Files
Redflag/docs/3_BACKLOG/P2-002_Migration-Error-Reporting.md

132 lines
5.3 KiB
Markdown

# Migration Error Reporting System
**Priority**: P2 (New Feature)
**Source Reference**: From DEVELOPMENT_TODOS.md line 348
**Status**: Ready for Implementation
## Problem Statement
When agent migration fails (either during detection or execution), there is currently no mechanism to report these failures to the server for visibility in the History table. Failed migrations are silently logged locally only, making it impossible to track migration issues across the agent fleet.
## Feature Description
Implement a migration error reporting system that sends migration failure information to the server for storage in the update_events table, enabling administrators to see migration status and troubleshoot issues through the web interface.
## Acceptance Criteria
1. Migration failures are reported to the server with detailed error information
2. Migration events appear in the agent History with appropriate severity levels
3. Both detection failures and execution failures are captured and reported
4. Error reports include context: migration type, error message, and system information
5. Server accepts migration events via existing agent check-in mechanism
6. Migration success/failure status is visible in the web interface
## Technical Approach
### 1. Agent-Side Changes
**Migration Event Structure** (`aggregator-agent/internal/migration/`):
```go
type MigrationEvent struct {
EventType string // "migration_detection" or "migration_execution"
Status string // "success", "failed", "warning"
ErrorMessage string // Detailed error message
MigrationFrom string // Source version/path
MigrationTo string // Target version/path
Timestamp time.Time
SystemInfo map[string]interface{}
}
```
**Enhanced Migration Logic**:
- Wrap migration detection and execution with error reporting
- Capture detailed error context and system information
- Queue migration events alongside regular update events
### 2. Server-Side Changes
**Database Schema** (if needed):
- Verify `update_events` table can handle migration event types
- Add migration-specific event types if not already supported
**API Handler** (`aggregator-server/internal/api/handlers/agent_updates.go`):
- Accept migration events in existing check-in endpoint
- Validate migration event structure
- Store events with appropriate metadata
**Event Processing**:
- Categorize migration events separately from regular updates
- Include migration-specific metadata in responses
### 3. Frontend Changes
**History Display** (`aggregator-web/src/components/AgentUpdate.tsx`):
- Show migration events with distinct styling
- Display migration status (success/failed/warning)
- Show detailed error messages in expandable sections
- Filter capability for migration-specific events
## Definition of Done
- ✅ Migration failures are captured and sent to server
- ✅ Migration events appear in agent History with proper categorization
- ✅ Error messages include sufficient detail for troubleshooting
- ✅ Migration success/failure status is clearly visible in UI
- ✅ Both detection and execution phases are monitored
- ✅ Integration testing validates end-to-end error reporting flow
## Test Plan
1. **Unit Tests**
- Test migration event creation and validation
- Test error message formatting and context capture
- Test server-side event acceptance and storage
2. **Integration Tests**
- Simulate migration detection failure with invalid config
- Simulate migration execution failure with permission issues
- Verify events appear in server database
- Test API response handling for migration events
3. **Manual Tests**
- Create agent with old config format requiring migration
- Force migration failure (e.g., permissions, disk space)

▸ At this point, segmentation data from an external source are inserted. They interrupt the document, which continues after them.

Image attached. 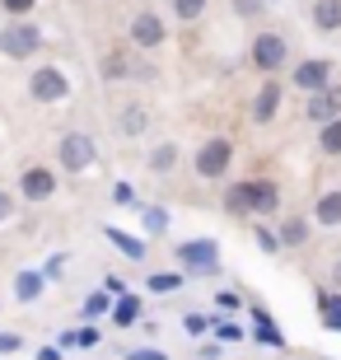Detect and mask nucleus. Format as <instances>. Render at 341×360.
Instances as JSON below:
<instances>
[{
    "mask_svg": "<svg viewBox=\"0 0 341 360\" xmlns=\"http://www.w3.org/2000/svg\"><path fill=\"white\" fill-rule=\"evenodd\" d=\"M10 211H14V197H5V192H0V220H10Z\"/></svg>",
    "mask_w": 341,
    "mask_h": 360,
    "instance_id": "nucleus-30",
    "label": "nucleus"
},
{
    "mask_svg": "<svg viewBox=\"0 0 341 360\" xmlns=\"http://www.w3.org/2000/svg\"><path fill=\"white\" fill-rule=\"evenodd\" d=\"M38 290H42V276L38 271H24L19 276V300H38Z\"/></svg>",
    "mask_w": 341,
    "mask_h": 360,
    "instance_id": "nucleus-24",
    "label": "nucleus"
},
{
    "mask_svg": "<svg viewBox=\"0 0 341 360\" xmlns=\"http://www.w3.org/2000/svg\"><path fill=\"white\" fill-rule=\"evenodd\" d=\"M131 42L136 47H159V42H164V24H159V14H136L131 19Z\"/></svg>",
    "mask_w": 341,
    "mask_h": 360,
    "instance_id": "nucleus-8",
    "label": "nucleus"
},
{
    "mask_svg": "<svg viewBox=\"0 0 341 360\" xmlns=\"http://www.w3.org/2000/svg\"><path fill=\"white\" fill-rule=\"evenodd\" d=\"M61 164H66L70 174H84L94 164V141L84 131H70L66 141H61Z\"/></svg>",
    "mask_w": 341,
    "mask_h": 360,
    "instance_id": "nucleus-6",
    "label": "nucleus"
},
{
    "mask_svg": "<svg viewBox=\"0 0 341 360\" xmlns=\"http://www.w3.org/2000/svg\"><path fill=\"white\" fill-rule=\"evenodd\" d=\"M131 360H164L159 351H131Z\"/></svg>",
    "mask_w": 341,
    "mask_h": 360,
    "instance_id": "nucleus-32",
    "label": "nucleus"
},
{
    "mask_svg": "<svg viewBox=\"0 0 341 360\" xmlns=\"http://www.w3.org/2000/svg\"><path fill=\"white\" fill-rule=\"evenodd\" d=\"M314 24L323 28V33L341 28V0H318V5H314Z\"/></svg>",
    "mask_w": 341,
    "mask_h": 360,
    "instance_id": "nucleus-13",
    "label": "nucleus"
},
{
    "mask_svg": "<svg viewBox=\"0 0 341 360\" xmlns=\"http://www.w3.org/2000/svg\"><path fill=\"white\" fill-rule=\"evenodd\" d=\"M28 94L38 98V103H61L70 94V80L61 75L56 66H42V70H33V80H28Z\"/></svg>",
    "mask_w": 341,
    "mask_h": 360,
    "instance_id": "nucleus-3",
    "label": "nucleus"
},
{
    "mask_svg": "<svg viewBox=\"0 0 341 360\" xmlns=\"http://www.w3.org/2000/svg\"><path fill=\"white\" fill-rule=\"evenodd\" d=\"M318 309H323V323L341 333V300H332V295H318Z\"/></svg>",
    "mask_w": 341,
    "mask_h": 360,
    "instance_id": "nucleus-20",
    "label": "nucleus"
},
{
    "mask_svg": "<svg viewBox=\"0 0 341 360\" xmlns=\"http://www.w3.org/2000/svg\"><path fill=\"white\" fill-rule=\"evenodd\" d=\"M19 192H24L28 201H47L56 192V178L47 174V169H24V178H19Z\"/></svg>",
    "mask_w": 341,
    "mask_h": 360,
    "instance_id": "nucleus-9",
    "label": "nucleus"
},
{
    "mask_svg": "<svg viewBox=\"0 0 341 360\" xmlns=\"http://www.w3.org/2000/svg\"><path fill=\"white\" fill-rule=\"evenodd\" d=\"M332 285H341V262H337V267H332Z\"/></svg>",
    "mask_w": 341,
    "mask_h": 360,
    "instance_id": "nucleus-33",
    "label": "nucleus"
},
{
    "mask_svg": "<svg viewBox=\"0 0 341 360\" xmlns=\"http://www.w3.org/2000/svg\"><path fill=\"white\" fill-rule=\"evenodd\" d=\"M150 285H155V290H173V285H183V276H178V271H164V276H155Z\"/></svg>",
    "mask_w": 341,
    "mask_h": 360,
    "instance_id": "nucleus-26",
    "label": "nucleus"
},
{
    "mask_svg": "<svg viewBox=\"0 0 341 360\" xmlns=\"http://www.w3.org/2000/svg\"><path fill=\"white\" fill-rule=\"evenodd\" d=\"M33 5H38V0H0V10H5V14H14V19H24V14L33 10Z\"/></svg>",
    "mask_w": 341,
    "mask_h": 360,
    "instance_id": "nucleus-25",
    "label": "nucleus"
},
{
    "mask_svg": "<svg viewBox=\"0 0 341 360\" xmlns=\"http://www.w3.org/2000/svg\"><path fill=\"white\" fill-rule=\"evenodd\" d=\"M238 10H243V14H252V10H262V0H238Z\"/></svg>",
    "mask_w": 341,
    "mask_h": 360,
    "instance_id": "nucleus-31",
    "label": "nucleus"
},
{
    "mask_svg": "<svg viewBox=\"0 0 341 360\" xmlns=\"http://www.w3.org/2000/svg\"><path fill=\"white\" fill-rule=\"evenodd\" d=\"M178 257H183V267H215V243L210 239H197V243H178Z\"/></svg>",
    "mask_w": 341,
    "mask_h": 360,
    "instance_id": "nucleus-11",
    "label": "nucleus"
},
{
    "mask_svg": "<svg viewBox=\"0 0 341 360\" xmlns=\"http://www.w3.org/2000/svg\"><path fill=\"white\" fill-rule=\"evenodd\" d=\"M281 206V192H276V183H234L229 187V211L234 215H248V211H257V215H266V211H276Z\"/></svg>",
    "mask_w": 341,
    "mask_h": 360,
    "instance_id": "nucleus-1",
    "label": "nucleus"
},
{
    "mask_svg": "<svg viewBox=\"0 0 341 360\" xmlns=\"http://www.w3.org/2000/svg\"><path fill=\"white\" fill-rule=\"evenodd\" d=\"M304 239H309V220H304V215H290L285 225H281V243H285V248H300Z\"/></svg>",
    "mask_w": 341,
    "mask_h": 360,
    "instance_id": "nucleus-14",
    "label": "nucleus"
},
{
    "mask_svg": "<svg viewBox=\"0 0 341 360\" xmlns=\"http://www.w3.org/2000/svg\"><path fill=\"white\" fill-rule=\"evenodd\" d=\"M108 239L117 243L127 257H145V243H141V239H131V234H122V229H108Z\"/></svg>",
    "mask_w": 341,
    "mask_h": 360,
    "instance_id": "nucleus-19",
    "label": "nucleus"
},
{
    "mask_svg": "<svg viewBox=\"0 0 341 360\" xmlns=\"http://www.w3.org/2000/svg\"><path fill=\"white\" fill-rule=\"evenodd\" d=\"M229 160H234V146L229 141H206L197 155V174L201 178H220L224 169H229Z\"/></svg>",
    "mask_w": 341,
    "mask_h": 360,
    "instance_id": "nucleus-5",
    "label": "nucleus"
},
{
    "mask_svg": "<svg viewBox=\"0 0 341 360\" xmlns=\"http://www.w3.org/2000/svg\"><path fill=\"white\" fill-rule=\"evenodd\" d=\"M19 347H24V342H19L14 333H0V351H19Z\"/></svg>",
    "mask_w": 341,
    "mask_h": 360,
    "instance_id": "nucleus-28",
    "label": "nucleus"
},
{
    "mask_svg": "<svg viewBox=\"0 0 341 360\" xmlns=\"http://www.w3.org/2000/svg\"><path fill=\"white\" fill-rule=\"evenodd\" d=\"M173 164H178V150L173 146H159L155 155H150V169H155V174H169Z\"/></svg>",
    "mask_w": 341,
    "mask_h": 360,
    "instance_id": "nucleus-22",
    "label": "nucleus"
},
{
    "mask_svg": "<svg viewBox=\"0 0 341 360\" xmlns=\"http://www.w3.org/2000/svg\"><path fill=\"white\" fill-rule=\"evenodd\" d=\"M276 108H281V84L266 80V84H262V94H257V103H252V117H257V127L276 117Z\"/></svg>",
    "mask_w": 341,
    "mask_h": 360,
    "instance_id": "nucleus-12",
    "label": "nucleus"
},
{
    "mask_svg": "<svg viewBox=\"0 0 341 360\" xmlns=\"http://www.w3.org/2000/svg\"><path fill=\"white\" fill-rule=\"evenodd\" d=\"M295 84H300V89H309V94L332 89V61H323V56L300 61V66H295Z\"/></svg>",
    "mask_w": 341,
    "mask_h": 360,
    "instance_id": "nucleus-7",
    "label": "nucleus"
},
{
    "mask_svg": "<svg viewBox=\"0 0 341 360\" xmlns=\"http://www.w3.org/2000/svg\"><path fill=\"white\" fill-rule=\"evenodd\" d=\"M131 70V56L127 52H112V56H103V80H122Z\"/></svg>",
    "mask_w": 341,
    "mask_h": 360,
    "instance_id": "nucleus-18",
    "label": "nucleus"
},
{
    "mask_svg": "<svg viewBox=\"0 0 341 360\" xmlns=\"http://www.w3.org/2000/svg\"><path fill=\"white\" fill-rule=\"evenodd\" d=\"M112 319H117L122 328H131V323L141 319V300H136V295H127V300L117 304V314H112Z\"/></svg>",
    "mask_w": 341,
    "mask_h": 360,
    "instance_id": "nucleus-21",
    "label": "nucleus"
},
{
    "mask_svg": "<svg viewBox=\"0 0 341 360\" xmlns=\"http://www.w3.org/2000/svg\"><path fill=\"white\" fill-rule=\"evenodd\" d=\"M145 225H150V229H164V211H145Z\"/></svg>",
    "mask_w": 341,
    "mask_h": 360,
    "instance_id": "nucleus-29",
    "label": "nucleus"
},
{
    "mask_svg": "<svg viewBox=\"0 0 341 360\" xmlns=\"http://www.w3.org/2000/svg\"><path fill=\"white\" fill-rule=\"evenodd\" d=\"M318 146H323V155H341V117H337V122H323Z\"/></svg>",
    "mask_w": 341,
    "mask_h": 360,
    "instance_id": "nucleus-17",
    "label": "nucleus"
},
{
    "mask_svg": "<svg viewBox=\"0 0 341 360\" xmlns=\"http://www.w3.org/2000/svg\"><path fill=\"white\" fill-rule=\"evenodd\" d=\"M145 127H150V112L145 108H127L122 112V136H141Z\"/></svg>",
    "mask_w": 341,
    "mask_h": 360,
    "instance_id": "nucleus-16",
    "label": "nucleus"
},
{
    "mask_svg": "<svg viewBox=\"0 0 341 360\" xmlns=\"http://www.w3.org/2000/svg\"><path fill=\"white\" fill-rule=\"evenodd\" d=\"M84 314H89V319H98V314H108V295H94L89 304H84Z\"/></svg>",
    "mask_w": 341,
    "mask_h": 360,
    "instance_id": "nucleus-27",
    "label": "nucleus"
},
{
    "mask_svg": "<svg viewBox=\"0 0 341 360\" xmlns=\"http://www.w3.org/2000/svg\"><path fill=\"white\" fill-rule=\"evenodd\" d=\"M285 38H281V33H257V38H252V66L257 70H281L285 66Z\"/></svg>",
    "mask_w": 341,
    "mask_h": 360,
    "instance_id": "nucleus-4",
    "label": "nucleus"
},
{
    "mask_svg": "<svg viewBox=\"0 0 341 360\" xmlns=\"http://www.w3.org/2000/svg\"><path fill=\"white\" fill-rule=\"evenodd\" d=\"M173 10H178V19H183V24H192V19H201L206 0H173Z\"/></svg>",
    "mask_w": 341,
    "mask_h": 360,
    "instance_id": "nucleus-23",
    "label": "nucleus"
},
{
    "mask_svg": "<svg viewBox=\"0 0 341 360\" xmlns=\"http://www.w3.org/2000/svg\"><path fill=\"white\" fill-rule=\"evenodd\" d=\"M309 117L314 122H337L341 117V89H318L314 103H309Z\"/></svg>",
    "mask_w": 341,
    "mask_h": 360,
    "instance_id": "nucleus-10",
    "label": "nucleus"
},
{
    "mask_svg": "<svg viewBox=\"0 0 341 360\" xmlns=\"http://www.w3.org/2000/svg\"><path fill=\"white\" fill-rule=\"evenodd\" d=\"M38 42L42 33L33 24H10V28H0V52L10 56V61H24V56L38 52Z\"/></svg>",
    "mask_w": 341,
    "mask_h": 360,
    "instance_id": "nucleus-2",
    "label": "nucleus"
},
{
    "mask_svg": "<svg viewBox=\"0 0 341 360\" xmlns=\"http://www.w3.org/2000/svg\"><path fill=\"white\" fill-rule=\"evenodd\" d=\"M318 225H341V192H323L318 197Z\"/></svg>",
    "mask_w": 341,
    "mask_h": 360,
    "instance_id": "nucleus-15",
    "label": "nucleus"
}]
</instances>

- Verify error appears in History within reasonable time
- Test error message clarity and usefulness
## Files to Modify
- `aggregator-agent/internal/migration/detection.go` - Add error reporting wrapper
- `aggregator-agent/internal/migration/executor.go` - Add error reporting wrapper
- `aggregator-agent/cmd/agent/main.go` - Handle migration event reporting
- `aggregator-server/internal/api/handlers/agent_updates.go` - Accept migration events
- `aggregator-web/src/components/AgentUpdate.tsx` - Display migration events
- `aggregator-web/src/components/AgentUpdatesEnhanced.tsx` - Enhanced display if used
## Migration Event Types
1. **Detection Events**:
- `migration_detection_success` - Detected need for migration
- `migration_detection_failed` - Error during migration detection
- `migration_detection_not_needed` - No migration required
2. **Execution Events**:
- `migration_execution_success` - Migration completed successfully
- `migration_execution_failed` - Migration failed with errors
- `migration_execution_partial` - Partial success with warnings
## Estimated Effort
- **Development**: 8-12 hours
- **Testing**: 4-6 hours
- **Review**: 2-3 hours
## Dependencies
- Existing agent update reporting infrastructure
- Current migration detection and execution systems
- Agent check-in mechanism for event transmission
## Risk Assessment
**Low Risk** - This feature enhances existing functionality without modifying core migration logic. The biggest risk is error message formatting, which can be easily adjusted based on testing feedback.